NYPL went on to say: “In the last week, as our branches have reopened, they have been packed with patrons using our free Internet, charging their phones, reading books, enjoying free programming, or just talking to their neighbors. Library staff — many of whom were redeployed because their own branches were closed — provided increased programming for kids and teens who were out of school, and the system extended the due dates for 390,000 items.”

The NYPL administers branch and research libraries in the Bronx, Manhattan and Staten Island, one of the city’s most hard-hit areas.  Brooklyn and Queens each have their own administering bodies; regarding the former, the BPL’s web page had been updated with the following message to its patrons:

“Our hearts go out to all of those who have been affected by Hurricane Sandy. As part of the Brooklyn community, we are working to help.  Our staff, many of whom have been affected themselves, are working hard to bring help to those who need it.”
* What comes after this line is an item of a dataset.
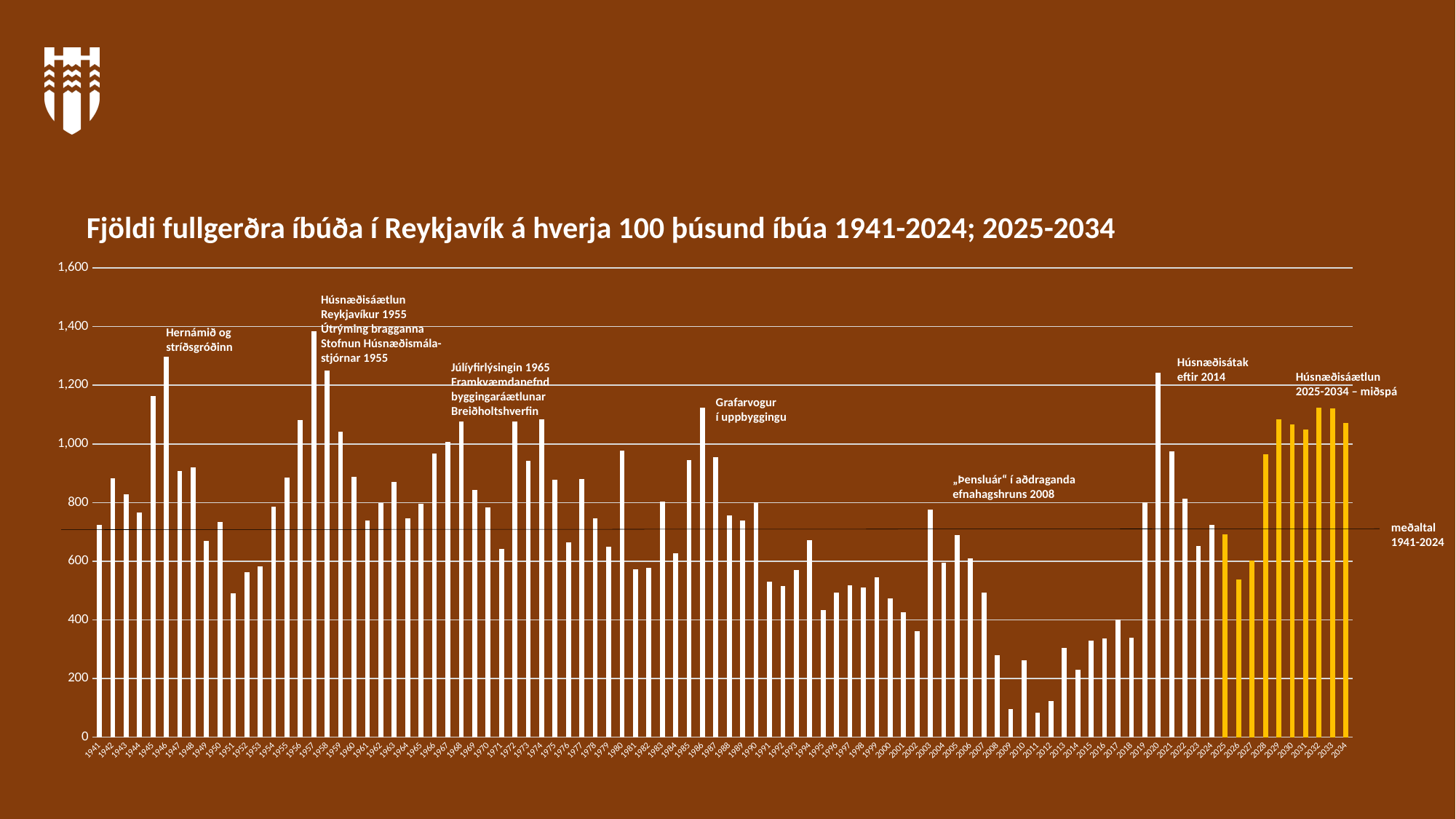
What label is given to the horizontal reference line on the right side of the chart? meðaltal 1941-2024 Which year has the highest bar in the chart? 1957 Is the value for 2026 greater or less than 600? less What kind of chart is shown on the slide? bar chart Is the value for 2008 greater or less than 400? less Which year has the larger value, 1957 or 2010? 1957 Is the value for 1957 greater or less than 1,200? greater How many years (bars) are plotted on the x axis, from 1941 to 2034? 94 What colour are the bars for the forecast years 2025-2034? yellow Do the values rise or fall from 2025 to 2029? rise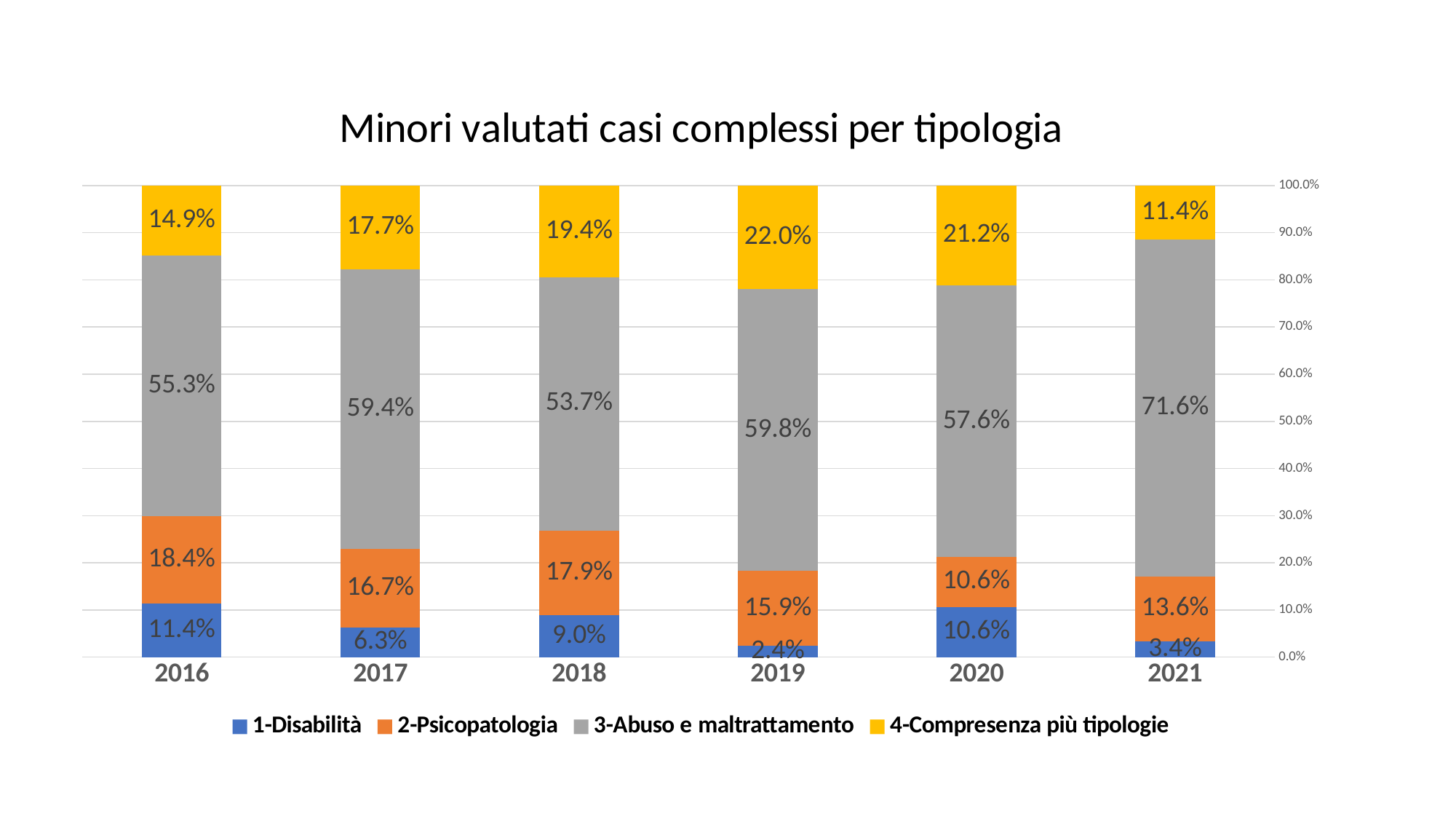
What is the value for 3-Abuso e maltrattamento in 2021? 71.6% What kind of chart is shown on the slide? Stacked bar chart What is the value for 1-Disabilità in 2019? 2.4% How many years are shown on the x axis? 6 Which is larger, the 3-Abuso e maltrattamento value in 2017 or in 2018? 2017 How many series does the legend list? 4 In which year is the value for 1-Disabilità lowest? 2019 What is the value for 2-Psicopatologia in 2017? 16.7% In which year is the value for 4-Compresenza più tipologie highest? 2019 What is the difference between the 2-Psicopatologia values for 2016 and 2020? 7.8% What is the value for 4-Compresenza più tipologie in 2018? 19.4% What is the title of the chart? Minori valutati casi complessi per tipologia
In addition, the BPL listed the services it had initiated in wake of the storm, including bookmobiles to impacted neighborhoods and shelters, pop up libraries, coordinating FEMA information sessions, supply drives and a hurricane bibliography.

In comparing how these to institutions publicized their responses to Sandy, the NYPL emphasized having its branches open as quickly as possible, providing a place for people to go and being a site of resources like information, electricity, online access and entertainment.  The BPL’s messaging focuses less on libraries as institutions and more on services, particularly services that were specific to the storm.  So rather than emphasizing the library as a place that had reopened as quickly as possible to provide resources, the BPL focused on storm-specific services, including bookmobiles, supply drives and bibliographies (I noticed that the first day my BPL branch library was open, it had its temporary display case full of hurricane-related texts).

I’m most interested in the NJLA’s email updates to its members, which emphasized documentation of experiences with Sandy.  In contrast to the NYPL and BPL messages to patrons, it’s important to note that the NJLA message was sent to its members, who are mostly librarians. As Executive Director Pat Tumulty explained in an email:

“NJLA has created three tools to help us capture the story of what is going on with our libraries today as they are helping their  fellow residents cope with Sandy.” Those resources include a form that librarians can fill out to document damage to libraries, a Flickr page for sharing photos of library volunteer work, and a form to document patrons’ experiences with the storm.

Across these institutional reactions, there’s an emphasis on some of my favorite elements of what libraries do as social institutions – reflecting community ethics, acting as a site of DIY education and as a staging ground for local needs or interests. I’m not interested in setting up a hierarchy of which library organization had the best or most useful response to disasters.  But I *am* interested in using the differences between these responses to think about 1) how libraries position themselves as having responsibilities to their communities, and how those responsibilities can play out in different ways 2) how activists can leverage those commitments to local communities in order to form better, more precise actions.  These actions could be in response to disasters specifically, but maybe also community needs more generally. As social sciences research on disasters continues to grow, particularly in the realm of social media, I think it’s important (from an academic as well as an activist perspective) to look at how existing institutions are already responding to community needs, and partnering with them to expand our understanding of outreach, localized ethics and on-the-ground information.